Elkins, whose record stood at 7-2 at the time, was stripped of its wins for the use of an ineligible player. Since the Tigers were ranked eighth in the SSAC Class AAA playoff ratings, the decision threw the postseason race into upheaval. This is the final week of the football regular season, and the playoffs are scheduled to begin Nov. 9.
However, Randolph County Superintendent Dr. James Phares argued that Lawrence was protected under the McKinney-Vento Act of 2002. That federal law set guidelines for public schools in the pursuit of providing better educational opportunities to homeless students.
Lawrence, who lives with his grandmother in Elkins, is classified as a homeless student, and thus should be protected by the act, which requires governing bodies of athletic competition to remove barriers from participation from such students. Such barriers include attendance requirements.
The SSAC had no provisions set in its bylaws to accommodate the act. This led to a quick turnaround of policy by the organization over the weekend.
"We had a lot of people working on it to bring some closure to it," SSAC Executive Director Gary Ray said in a phone call Monday afternoon.

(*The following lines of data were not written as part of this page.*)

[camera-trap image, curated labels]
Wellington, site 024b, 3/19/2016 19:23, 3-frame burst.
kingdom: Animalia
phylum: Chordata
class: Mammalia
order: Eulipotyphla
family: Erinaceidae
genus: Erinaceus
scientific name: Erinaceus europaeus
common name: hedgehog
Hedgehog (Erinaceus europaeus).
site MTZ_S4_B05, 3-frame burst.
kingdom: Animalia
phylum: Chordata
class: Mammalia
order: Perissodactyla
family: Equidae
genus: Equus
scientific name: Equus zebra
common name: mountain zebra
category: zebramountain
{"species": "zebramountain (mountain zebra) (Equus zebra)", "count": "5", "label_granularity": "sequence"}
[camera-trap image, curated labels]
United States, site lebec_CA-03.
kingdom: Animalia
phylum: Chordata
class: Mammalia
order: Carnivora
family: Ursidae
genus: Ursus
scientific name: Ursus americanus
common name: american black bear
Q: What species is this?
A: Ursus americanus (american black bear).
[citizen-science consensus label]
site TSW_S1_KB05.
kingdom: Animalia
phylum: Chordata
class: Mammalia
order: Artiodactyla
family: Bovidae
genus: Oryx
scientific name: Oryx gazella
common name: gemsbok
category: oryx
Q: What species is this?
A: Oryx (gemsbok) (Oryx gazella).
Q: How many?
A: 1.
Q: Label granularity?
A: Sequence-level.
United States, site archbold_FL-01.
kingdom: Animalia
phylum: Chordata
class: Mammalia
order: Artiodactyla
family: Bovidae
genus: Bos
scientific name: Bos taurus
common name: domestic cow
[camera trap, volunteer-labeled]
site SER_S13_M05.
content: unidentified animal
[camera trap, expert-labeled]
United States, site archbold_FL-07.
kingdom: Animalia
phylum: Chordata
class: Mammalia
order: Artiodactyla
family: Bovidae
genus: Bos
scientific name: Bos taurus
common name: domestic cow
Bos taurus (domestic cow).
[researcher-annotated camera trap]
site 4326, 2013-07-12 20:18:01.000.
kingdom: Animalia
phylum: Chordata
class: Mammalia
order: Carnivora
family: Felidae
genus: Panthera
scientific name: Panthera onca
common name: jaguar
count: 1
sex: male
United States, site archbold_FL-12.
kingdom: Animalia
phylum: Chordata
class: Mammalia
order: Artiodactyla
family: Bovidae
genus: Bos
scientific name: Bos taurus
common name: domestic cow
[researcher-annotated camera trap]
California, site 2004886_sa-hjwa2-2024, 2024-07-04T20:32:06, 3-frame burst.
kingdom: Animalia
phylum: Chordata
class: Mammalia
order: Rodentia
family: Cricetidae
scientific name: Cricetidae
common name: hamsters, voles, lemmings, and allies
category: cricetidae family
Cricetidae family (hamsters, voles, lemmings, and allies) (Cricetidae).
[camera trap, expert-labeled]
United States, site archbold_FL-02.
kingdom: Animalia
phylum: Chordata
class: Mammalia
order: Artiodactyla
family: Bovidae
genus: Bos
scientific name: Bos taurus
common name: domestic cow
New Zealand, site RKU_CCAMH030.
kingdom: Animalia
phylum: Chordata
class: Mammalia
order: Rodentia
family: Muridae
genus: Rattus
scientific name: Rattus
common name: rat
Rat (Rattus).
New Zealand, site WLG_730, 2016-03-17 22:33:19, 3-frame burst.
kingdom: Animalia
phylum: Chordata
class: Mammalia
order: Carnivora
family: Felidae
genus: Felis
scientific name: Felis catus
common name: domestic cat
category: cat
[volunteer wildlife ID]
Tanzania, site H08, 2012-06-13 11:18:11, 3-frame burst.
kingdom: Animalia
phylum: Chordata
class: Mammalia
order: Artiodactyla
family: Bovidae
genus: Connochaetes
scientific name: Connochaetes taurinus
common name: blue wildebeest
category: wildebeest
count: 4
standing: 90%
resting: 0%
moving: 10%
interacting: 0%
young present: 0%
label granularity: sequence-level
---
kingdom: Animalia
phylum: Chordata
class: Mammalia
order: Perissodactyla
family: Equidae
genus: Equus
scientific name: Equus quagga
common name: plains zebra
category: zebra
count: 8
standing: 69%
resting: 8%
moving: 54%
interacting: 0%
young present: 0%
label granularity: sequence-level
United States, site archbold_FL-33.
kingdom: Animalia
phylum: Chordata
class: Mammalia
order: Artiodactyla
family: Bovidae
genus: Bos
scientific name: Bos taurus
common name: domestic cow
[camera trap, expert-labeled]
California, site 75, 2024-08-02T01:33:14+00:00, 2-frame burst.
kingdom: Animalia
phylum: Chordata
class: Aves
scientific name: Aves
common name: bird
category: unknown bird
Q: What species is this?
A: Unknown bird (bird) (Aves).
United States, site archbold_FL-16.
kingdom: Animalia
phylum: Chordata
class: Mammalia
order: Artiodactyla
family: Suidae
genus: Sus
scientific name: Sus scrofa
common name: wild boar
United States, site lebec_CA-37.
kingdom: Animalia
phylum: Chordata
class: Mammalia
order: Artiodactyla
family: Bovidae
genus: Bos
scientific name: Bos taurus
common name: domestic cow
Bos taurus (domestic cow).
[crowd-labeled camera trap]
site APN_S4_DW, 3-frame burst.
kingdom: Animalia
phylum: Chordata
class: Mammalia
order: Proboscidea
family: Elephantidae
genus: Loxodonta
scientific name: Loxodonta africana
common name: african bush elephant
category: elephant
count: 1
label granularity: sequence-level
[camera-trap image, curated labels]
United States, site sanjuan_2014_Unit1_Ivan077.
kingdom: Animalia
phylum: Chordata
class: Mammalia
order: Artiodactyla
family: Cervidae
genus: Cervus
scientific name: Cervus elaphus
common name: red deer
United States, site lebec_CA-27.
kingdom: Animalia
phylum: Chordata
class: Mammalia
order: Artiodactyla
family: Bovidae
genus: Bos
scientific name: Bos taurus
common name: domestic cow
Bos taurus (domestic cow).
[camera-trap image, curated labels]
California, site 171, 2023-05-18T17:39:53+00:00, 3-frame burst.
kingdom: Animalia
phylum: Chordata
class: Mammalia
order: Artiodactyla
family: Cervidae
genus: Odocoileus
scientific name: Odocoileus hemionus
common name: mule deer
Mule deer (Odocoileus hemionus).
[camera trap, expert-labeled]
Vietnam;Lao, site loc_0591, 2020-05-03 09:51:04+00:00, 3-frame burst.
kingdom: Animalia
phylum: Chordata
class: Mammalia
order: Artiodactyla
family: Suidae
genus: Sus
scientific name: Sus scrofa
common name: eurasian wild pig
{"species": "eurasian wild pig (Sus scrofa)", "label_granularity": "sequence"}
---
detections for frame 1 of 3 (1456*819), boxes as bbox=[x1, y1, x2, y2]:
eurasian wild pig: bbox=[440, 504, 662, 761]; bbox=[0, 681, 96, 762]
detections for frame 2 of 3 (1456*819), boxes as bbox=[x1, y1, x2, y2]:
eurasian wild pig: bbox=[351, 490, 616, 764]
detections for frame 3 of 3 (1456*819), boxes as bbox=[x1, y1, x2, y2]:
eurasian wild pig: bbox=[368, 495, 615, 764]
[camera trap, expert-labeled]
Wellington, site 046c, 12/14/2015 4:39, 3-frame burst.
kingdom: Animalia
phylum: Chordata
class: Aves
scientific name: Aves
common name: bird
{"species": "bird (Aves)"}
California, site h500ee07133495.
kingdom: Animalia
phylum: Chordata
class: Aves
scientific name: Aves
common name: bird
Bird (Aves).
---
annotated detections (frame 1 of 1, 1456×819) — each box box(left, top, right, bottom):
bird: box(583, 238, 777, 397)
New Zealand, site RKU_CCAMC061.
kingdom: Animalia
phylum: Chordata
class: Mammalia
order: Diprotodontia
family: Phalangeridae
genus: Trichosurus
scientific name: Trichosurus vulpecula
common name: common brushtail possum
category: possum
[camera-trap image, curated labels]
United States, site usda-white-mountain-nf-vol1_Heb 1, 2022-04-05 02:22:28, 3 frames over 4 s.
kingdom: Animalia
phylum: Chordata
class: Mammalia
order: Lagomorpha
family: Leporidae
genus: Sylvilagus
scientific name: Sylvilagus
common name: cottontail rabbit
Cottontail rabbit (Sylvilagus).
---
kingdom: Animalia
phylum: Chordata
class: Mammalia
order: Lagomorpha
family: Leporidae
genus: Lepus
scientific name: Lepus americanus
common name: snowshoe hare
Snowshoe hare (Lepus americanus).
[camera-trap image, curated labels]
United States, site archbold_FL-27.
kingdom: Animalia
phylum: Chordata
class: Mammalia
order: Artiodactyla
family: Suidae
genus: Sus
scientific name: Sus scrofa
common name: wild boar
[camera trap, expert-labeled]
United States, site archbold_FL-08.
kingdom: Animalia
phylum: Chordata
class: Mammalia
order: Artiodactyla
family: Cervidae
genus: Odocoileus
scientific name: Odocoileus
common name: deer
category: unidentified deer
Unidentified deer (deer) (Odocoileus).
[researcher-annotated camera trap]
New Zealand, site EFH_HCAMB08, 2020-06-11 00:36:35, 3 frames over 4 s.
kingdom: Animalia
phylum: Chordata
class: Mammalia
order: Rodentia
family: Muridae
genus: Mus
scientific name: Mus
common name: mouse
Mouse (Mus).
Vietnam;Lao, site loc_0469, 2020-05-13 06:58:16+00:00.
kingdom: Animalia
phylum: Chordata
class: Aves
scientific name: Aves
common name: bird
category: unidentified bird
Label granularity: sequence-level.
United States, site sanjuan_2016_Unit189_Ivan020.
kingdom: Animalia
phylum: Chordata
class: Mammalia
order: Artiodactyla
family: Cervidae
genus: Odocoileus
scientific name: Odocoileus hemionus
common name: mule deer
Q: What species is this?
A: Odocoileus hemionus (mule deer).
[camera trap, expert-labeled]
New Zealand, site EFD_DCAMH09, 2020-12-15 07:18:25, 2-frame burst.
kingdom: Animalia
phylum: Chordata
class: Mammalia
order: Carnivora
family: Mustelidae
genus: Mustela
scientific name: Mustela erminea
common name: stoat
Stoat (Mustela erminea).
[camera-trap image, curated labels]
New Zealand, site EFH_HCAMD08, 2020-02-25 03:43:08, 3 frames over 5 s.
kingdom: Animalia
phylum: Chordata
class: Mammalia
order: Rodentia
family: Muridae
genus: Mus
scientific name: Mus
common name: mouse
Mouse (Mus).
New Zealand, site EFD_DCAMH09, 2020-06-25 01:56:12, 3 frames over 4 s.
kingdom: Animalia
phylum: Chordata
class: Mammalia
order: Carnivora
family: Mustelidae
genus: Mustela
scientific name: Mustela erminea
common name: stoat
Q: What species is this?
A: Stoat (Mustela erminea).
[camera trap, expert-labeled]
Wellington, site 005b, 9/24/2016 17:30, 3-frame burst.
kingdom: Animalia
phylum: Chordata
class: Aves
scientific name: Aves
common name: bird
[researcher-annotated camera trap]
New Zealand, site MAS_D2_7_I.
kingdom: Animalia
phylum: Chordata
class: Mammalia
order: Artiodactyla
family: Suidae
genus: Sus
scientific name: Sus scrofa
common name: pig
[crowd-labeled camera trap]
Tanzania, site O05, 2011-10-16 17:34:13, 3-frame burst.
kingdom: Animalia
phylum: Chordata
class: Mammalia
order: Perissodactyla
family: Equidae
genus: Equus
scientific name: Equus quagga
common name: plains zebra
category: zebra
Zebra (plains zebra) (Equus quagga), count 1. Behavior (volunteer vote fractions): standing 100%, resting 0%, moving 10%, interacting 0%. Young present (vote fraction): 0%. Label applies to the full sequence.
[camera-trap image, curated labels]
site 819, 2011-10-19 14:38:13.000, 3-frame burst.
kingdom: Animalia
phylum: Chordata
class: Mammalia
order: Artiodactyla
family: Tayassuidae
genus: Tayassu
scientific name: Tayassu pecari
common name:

Lawrence obtained legal representation for attorney Lori Gray, and a hearing was set for Friday seeking a preliminary injunction that would have temporarily allowed Lawrence to play. He had been reinstated to the football team late last week by Elkins Principal Dave Finchum, although the Tigers were idle.
That hearing is now unnecessary.
The SSAC also released a statement regarding the issue Monday, citing the involvement of the state board of education in finding resolution to the issue.
"At the request of this office, the West Virginia State Board of Education reviewed the federal law cited by the Randolph County Superintendent, and concluded that under these particular facts and circumstances of this case, the student athlete in question is eligible for interscholastic athletic competition in West Virginia because of federal law," the SSAC said.
"Accordingly, the student athlete in question is eligible. Elkins High School will not be required to forfeit any football games."
Elkins finishes its regular season Friday with a home game against Class AAA No. 16 Lewis County (7-2).